Is there an area of specialisation you have that patients particularly come to you for?
Endometriosis/adenomyosis and Polycystic Ovary Syndrome (PCOS) are two common gynecological conditions that can present fertility challenges for women – and areas I specialise in. I also have an interest in discussing fertility options with single women and same sex couples.
Can you describe how science and technology plays a role in your work and why it is so important?
Thanks to recent scientific progress, medications that stimulate egg production have been created. Technology has taught us how to retrieve eggs, establish a controlled lab setting for egg and sperm interaction, and cultivate embryos in an incubated environment. We’ve also gained insights into preserving cells and developed techniques for freezing and thawing embryos and eggs.
Genea also has exclusive use in Australia to the Geri® incubator which is where your embryos are stored and mimics the natural environment of a woman’s body.

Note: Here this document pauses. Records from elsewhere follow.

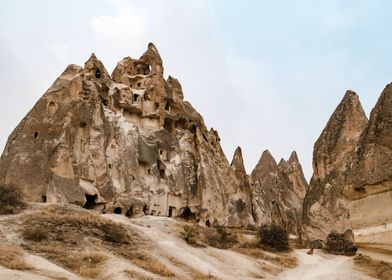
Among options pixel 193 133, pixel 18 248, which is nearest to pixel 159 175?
pixel 193 133

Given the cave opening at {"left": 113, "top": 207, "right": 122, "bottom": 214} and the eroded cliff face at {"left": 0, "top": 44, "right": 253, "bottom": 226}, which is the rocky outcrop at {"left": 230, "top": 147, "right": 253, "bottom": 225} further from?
the cave opening at {"left": 113, "top": 207, "right": 122, "bottom": 214}

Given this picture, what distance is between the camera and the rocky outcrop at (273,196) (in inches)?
1737

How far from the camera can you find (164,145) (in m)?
38.5

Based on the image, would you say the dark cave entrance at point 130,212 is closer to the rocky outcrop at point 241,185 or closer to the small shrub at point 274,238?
the small shrub at point 274,238

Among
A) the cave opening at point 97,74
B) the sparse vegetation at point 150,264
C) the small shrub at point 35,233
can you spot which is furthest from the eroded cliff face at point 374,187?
the cave opening at point 97,74

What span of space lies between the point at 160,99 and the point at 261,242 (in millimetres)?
17277

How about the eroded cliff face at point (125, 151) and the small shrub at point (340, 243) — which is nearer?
the small shrub at point (340, 243)

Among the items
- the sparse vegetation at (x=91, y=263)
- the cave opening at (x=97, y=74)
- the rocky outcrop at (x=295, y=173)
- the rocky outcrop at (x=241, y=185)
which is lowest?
the sparse vegetation at (x=91, y=263)

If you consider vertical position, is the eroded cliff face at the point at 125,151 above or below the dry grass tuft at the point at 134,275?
above

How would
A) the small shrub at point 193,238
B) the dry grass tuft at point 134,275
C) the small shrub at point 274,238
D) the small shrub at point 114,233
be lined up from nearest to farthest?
the dry grass tuft at point 134,275
the small shrub at point 114,233
the small shrub at point 193,238
the small shrub at point 274,238

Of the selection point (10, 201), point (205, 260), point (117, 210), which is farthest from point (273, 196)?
point (10, 201)

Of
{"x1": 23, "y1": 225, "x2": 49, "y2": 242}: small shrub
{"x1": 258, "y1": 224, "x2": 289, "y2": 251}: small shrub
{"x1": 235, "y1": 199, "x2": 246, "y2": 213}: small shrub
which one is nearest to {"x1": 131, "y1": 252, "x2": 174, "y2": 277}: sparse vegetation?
{"x1": 23, "y1": 225, "x2": 49, "y2": 242}: small shrub

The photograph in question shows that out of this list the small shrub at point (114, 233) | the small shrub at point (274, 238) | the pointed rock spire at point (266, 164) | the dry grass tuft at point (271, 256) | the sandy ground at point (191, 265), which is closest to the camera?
the sandy ground at point (191, 265)

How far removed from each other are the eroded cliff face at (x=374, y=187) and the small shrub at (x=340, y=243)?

It has individual chambers for each patient plus your own time lapse camera. This means the scientists can continuously monitor your embryo’s development remotely instead of opening the incubator to take them in and out for checks all the time.
This intersection of science and technology offers both couples and individuals hope for starting a family, and the freedom to choose when to begin their journey into parenthood.

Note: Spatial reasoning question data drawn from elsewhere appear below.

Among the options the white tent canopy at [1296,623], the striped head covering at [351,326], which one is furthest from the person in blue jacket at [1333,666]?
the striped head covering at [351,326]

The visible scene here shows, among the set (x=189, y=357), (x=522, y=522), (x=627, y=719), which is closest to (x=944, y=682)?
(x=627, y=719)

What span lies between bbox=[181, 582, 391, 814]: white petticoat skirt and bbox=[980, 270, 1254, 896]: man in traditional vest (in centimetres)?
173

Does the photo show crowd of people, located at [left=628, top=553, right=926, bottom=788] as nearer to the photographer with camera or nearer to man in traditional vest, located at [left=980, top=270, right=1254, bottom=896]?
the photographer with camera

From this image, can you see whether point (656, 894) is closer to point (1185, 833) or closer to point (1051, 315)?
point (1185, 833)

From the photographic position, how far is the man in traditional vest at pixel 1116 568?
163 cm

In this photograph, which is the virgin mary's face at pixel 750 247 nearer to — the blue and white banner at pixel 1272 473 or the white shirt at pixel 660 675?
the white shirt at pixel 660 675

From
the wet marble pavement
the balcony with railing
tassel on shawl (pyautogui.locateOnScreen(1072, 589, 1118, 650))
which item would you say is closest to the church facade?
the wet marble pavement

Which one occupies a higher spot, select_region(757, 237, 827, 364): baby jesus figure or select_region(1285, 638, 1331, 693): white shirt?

What are some of the biggest scientific and technological advancements in assisted fertility in recent years?
Genetic screening and testing have made significant advances in recent years. Children affected with rare genetic conditions can now access detailed genomic testing which can identify the specific genetic cause and allow a couple to have testing options for future pregnancies. Reproductive carrier screening looks to see if a healthy reproductive couple has an increased chance of having a child with serious inherited genetic conditions.

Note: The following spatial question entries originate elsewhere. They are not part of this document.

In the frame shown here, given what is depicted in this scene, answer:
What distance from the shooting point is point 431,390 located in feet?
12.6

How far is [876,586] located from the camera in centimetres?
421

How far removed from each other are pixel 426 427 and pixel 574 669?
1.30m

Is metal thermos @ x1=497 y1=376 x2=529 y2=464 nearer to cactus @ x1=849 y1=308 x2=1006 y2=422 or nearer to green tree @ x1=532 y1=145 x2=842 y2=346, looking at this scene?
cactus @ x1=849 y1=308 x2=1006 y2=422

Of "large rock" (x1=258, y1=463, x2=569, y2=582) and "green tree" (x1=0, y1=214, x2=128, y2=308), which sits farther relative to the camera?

Preimplantation genetic testing in assisted reproductive technology has made strides in recent years. For couples identified to have a higher chance of having a child affected with a genetic condition either identified through reproductive carrier screening or a previous affected child or personal or family history, embryos can be tested for most single gene conditions such as cystic fibrosis, spinal muscular atrophy, and Fragile X syndrome. Embryos can also be routinely tested for chromosomal conditions like Down Syndrome or Edward Syndrome.
What’s one thing you wish every woman knew about fertility?
Fertility is time-sensitive for every woman. As age increases, fertility declines, and the chances of conception decrease significantly, especially after 35. Despite technological advances like IVF, age needs to be top of mind when planning a family. Even if you are not quite at the stage to start planning for your family, it’s always worth understanding and assessing your options regarding fertility.
When it comes to your fertility, just remember that your experience is unique and completely your own. So if you’re struggling, then feel free to lean on any and all of the resources available to you. But also feel comfortable and safe, knowing that there are experts (like Dr Michelle and the team at Genea!) that are ready to help you if and when you need it.
Your experience and results may vary. Always consult your medical professional for advice on what’s best for you.